True Crime and Freud: Trauma and Hegel’s Philosophy of Right

Pictured: the viewing of the True Crime/False Echo in “Minority Report.”

In the movie Minority Report, Tom Cruise plays a detective in a “Pre-Crime” unit who is trying to solve why his system has suddenly decided that he was a murderer. Throughout the movie, he chases his own ghosts, and goes on a journey of self-discovery, and discovery of the symbolic order in which he was thrust into by forces outside himself. But the answer as it turned out, was not within the depths of who he is as a person, or impulses towards violence, but was in fact something entirely alien: a crime by the creator of the pre-crime unit itself, a primordial murder which was covered up through deep knowledge of the symbolic order which Tom Cruise’s character had only cursory knowledge of. Justice was not Tom Cruise being locked up for murder, but rather it was the discovery primordial trauma, the killing of the mother of the oracle by the father of the system. The only possible way as it turned out to negate the negation of the trauma of the movie was to find the primordial incident, not obfuscate it with other incidents.

In Hegel’s Philosophy of Right, Hegel demonstrates that punishment is not something with a positive quality, but intrinsically a negation of a negation. The original negation is the crime, which a punishment doled out is the negation of the negation of the social contract; thus, those who try to not enforce laws are misguided if they think what they are trying to do is reduce violence, since what they are truly doing is not reducing positive violence, but ignoring violence. However as Zizek and others point out repeatedly, violence is more than just an act, but intrinsically present through systems. A domestic violence relationship for instance may involve trauma, but a system where one child is beaten and another is not, or one child is given preferential treatment and the violence is enacted on the mother for instance, creates a child who grows into an adult who can not articulate exactly the original trauma. As an example, the beaten child can not articulate that the point of traumatic reaction involved the father taking a sibling out for ice cream afterwards, even if they can in great detail name the ways in which the father beat them.

In cases of trauma, the traumatic Real is often re-enacted in various ways by the analysand in psychotherapy, but what is missed is the Real of the incident. This does not mean merely glancing over the incident, but could also be including things in the incident which are unrelated to the traumatic aspect of the incident, keeping the trauma in the realm of the imaginary, ready to re-emerge in various scenarios as metaphor, exaggeration, falsehood, or overreaction.
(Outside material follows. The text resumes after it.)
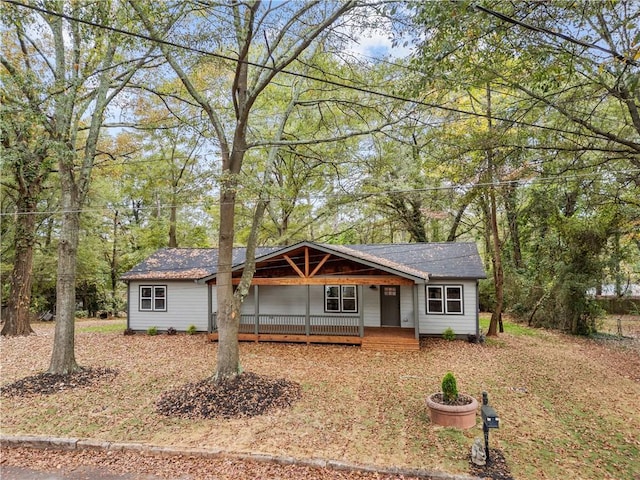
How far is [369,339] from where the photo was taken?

The therapist’s job here is tricky, it is not to say the person with trauma is overreacting, but to find the exact point of trauma within the register of the Real for the client. That is to say, what was it about the trauma that causes the return of the traumatic stress?

The discovery of what exactly the Real, or in other words, what was the primordial trauma within what the client describes as trauma, is the only thing that allows for the negation of the negation. Trauma Narratives here fail, in that they provide a framework for the trauma, and may even reduce symptoms, but the trauma is never truly negated as it is obfuscated. The primordial trauma has the structure of a dialectic, and is not a single traumatic incident, but appears as a series, often times with a final piece which does not look traumatic at all except within the concept of the primordial trauma.

Someone who has dealt with violence for instance may not be traumatized by the violence, but by an act after the violence which may seem petty to the patient, and is thus repressed. Someone may be hit by a parent, but was traumatized not by the beating, but by the representation of the beating meaning a different sibling was favored, which may be viewed only when the patient is able to articulate something such as the sibling being given preferential treatment through a small gift by the parent.

The negation of the negation is not possible until this final temporal movement is articulated by the client, which is to say not the violence, but the forms of the Real obfuscated by the trauma itself. To articulate the traumatic moments, to understand this historical nature of trauma, is to negate the true crime as interpreted unconsciously by the psyche.